The Swedish reaction: Tragic but expected

 

  • If the editorial pages of Sweden’s largest dailies are any indicator, the death of Saab didn’t come as a huge shock, for journalists or car enthusiasts.
    "It is a tragic but nonetheless not totally unexpected announcement that Saab will now be wound down," Goteborgs-Posten said, while noting that Saab had barely turned a profit in two decades under GM management.
    Most editors blamed GM for not doing enough to bring out Saab's full potential and said Swedes could not blame the Swedish center-right government—which repeatedly said the state would not step in as owner—for Saab's fate.

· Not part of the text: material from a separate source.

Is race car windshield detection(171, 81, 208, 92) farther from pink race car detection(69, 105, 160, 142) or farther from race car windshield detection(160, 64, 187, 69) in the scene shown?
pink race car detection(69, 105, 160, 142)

    "The government did what it could to facilitate a sale of Saab and kept the door open for loan guarantees," conservative daily Svenska Dagbladet wrote.
    "Now that Saab has come to the end of the road and it's time to write the epilogue, much of the blame will be placed on General Motors' lame ownership," it said.
    The Swedish government vowed to help the 3,400 employees in Saab's hometown of Trollhattan and the thousands of other subcontractors who will soon find themselves out of work—up to 8,000 according to some reports.
    Mass-circulation Dagens Nyheter warned against quick fixes to help the town of 55,000 deal with the blow.
    "The government should keep a cool head. Dispensing money to build up replacement industries usually ends in failure," it said, recalling previous efforts after crises in the textile and shipbuilding industries.
    GM's decision was also a heavy blow to Prime Minister Fredrik Reinfeldt's government as it struggles in the polls ahead of Sweden's general election in September, financial daily Dagens Industri said.